De acordo com Almeida, o racismo no Brasil se conecta com o fato de o país ter perpetuado a escravidão por quase 400 anos, sem que após a sua abolição tenham sido tomadas ações para garantir igualdade de condições entre negros e brancos, mesmo em relação ao trabalho.

“Ao contrário, houve uma política de embranquecimento da sociedade brasileira, estimulando a imigração de europeus e asiáticos. Então, nós tivemos toda uma história que está entranhada nas instituições e na vida social chamada racismo estrutural”, explica.

Para o pesquisador, ações afirmativas, resultado da mobilização do movimento negro, como as cotas raciais e sociais na educação, por exemplo, são importantes, mas não enfrentam por completo a desigualdade e o preconceito, sendo indispensável uma transformação na estrutura econômica e política do país.

“A solução não vai acontecer de uma hora pra outra. Só teremos uma resolução se houver uma alteração muito profunda na vida econômica e política do país. Enquanto não tivermos uma educação pública, gratuita e de qualidade, uma política de emprego abrangente, não vamos resolver o problema”, avalia.

Falta representatividade

O racismo reflete também a falta de representatividade negra nos espaços de poder. A Assembleia Legislativa da Bahia é um exemplo significativo dessa contradição.

Embora a Bahia seja o estado com a maior população negra do país, nas eleições de 2018, de acordo com dados do TSE (Tribunal Superior Eleitoral), os deputados estaduais mais votados foram brancos (50,95%). Pardos tiveram 35,86% dos votos, enquanto negros apenas 13,02%. Candidatos que se declararam indígenas ou amarelos conquistaram 0,16%. O número de votos recebidos por brancos não seria alcançado nem se somados os percentuais obtidos por todos os outros candidatos.

O abismo eleitoral é tão profundo que somente naquele ano a Bahia elegeu pela primeira vez em sua história uma mulher negra deputada estadual. Olívia Santana (PCdoB), que já foi vereadora e secretária de Estado, acredita que a sociedade ainda nega um sistema de representação justo.

“O financiamento das campanhas teve avanços, mas ainda é um gargalo.
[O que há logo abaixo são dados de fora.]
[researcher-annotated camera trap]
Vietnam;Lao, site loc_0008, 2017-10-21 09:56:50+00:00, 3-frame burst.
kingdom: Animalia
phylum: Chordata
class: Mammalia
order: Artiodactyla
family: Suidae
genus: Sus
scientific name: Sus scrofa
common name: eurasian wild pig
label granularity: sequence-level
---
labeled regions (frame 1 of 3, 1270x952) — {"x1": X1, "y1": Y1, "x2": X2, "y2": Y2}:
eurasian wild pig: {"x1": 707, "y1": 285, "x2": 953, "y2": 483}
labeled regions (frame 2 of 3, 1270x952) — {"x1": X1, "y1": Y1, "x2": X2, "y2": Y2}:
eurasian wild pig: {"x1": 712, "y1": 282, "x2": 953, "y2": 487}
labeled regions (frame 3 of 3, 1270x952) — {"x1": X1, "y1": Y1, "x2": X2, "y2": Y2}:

É uma luta para entrar nas direções dos partidos, para se candidatar, ter acesso ao financiamento de campanha de maneira justa, equânime. Não só no Fundo eleitoral, mas também as doações individuais. Então, precisamos de uma gestão política democrática que crie mecanismos que facilitem uma maior participação das mulheres, sobretudo, negras, e da classe trabalhadora”, explica.

A deputada considera fundamental transformar politicamente o país e garantir uma agenda de direitos para as mulheres e de enfrentamento à desigualdade.

“Este Brasil de Bolsonaro, do ódio e do racismo, nós não queremos mais. Tudo que queremos é um Brasil com justiça social, onde as pessoas negras possam existir, sem nenhuma forma de discriminação. O Brasil, maior diáspora afro das Américas, precisa deixar de ser senzala e cova para negros e passar a ser o lar seguro e digno”, ressalta Olívia Santana.
 
O cenário eleitoral desigual não deve ser diferente este ano. O prazo para registro de candidaturas encerra na próxima segunda-feira, 15. Até a sexta-feira, 12, a maioria dos candidatos pela Bahia, em relação a todos os cargos, se declarou pardo (48,58%), seguido por pretos (28,79%), brancos (22,16%) e indígenas (0,32%). Amarelos e as pessoas que não informaram a cor da pele somam 0,16%.

Mas, isso não significa um avanço no final das contas. Apesar de o número menor de brancos candidatos, natural para um estado como a Bahia, os eleitos devem representar ainda um embranquecimento na composição da ALBA, cenário que se repete na maior parte das casas legislativas municipais.   

“O parlamento e o poder político não foram preparados para nós, homens e mulheres negros. Esses espaços foram para os herdeiros escravocratas, os herdeiros de grandes fortunas, que não é o nosso caso. Então, eles nos suportam, mas não nos aceitam”, desabafa Suíca.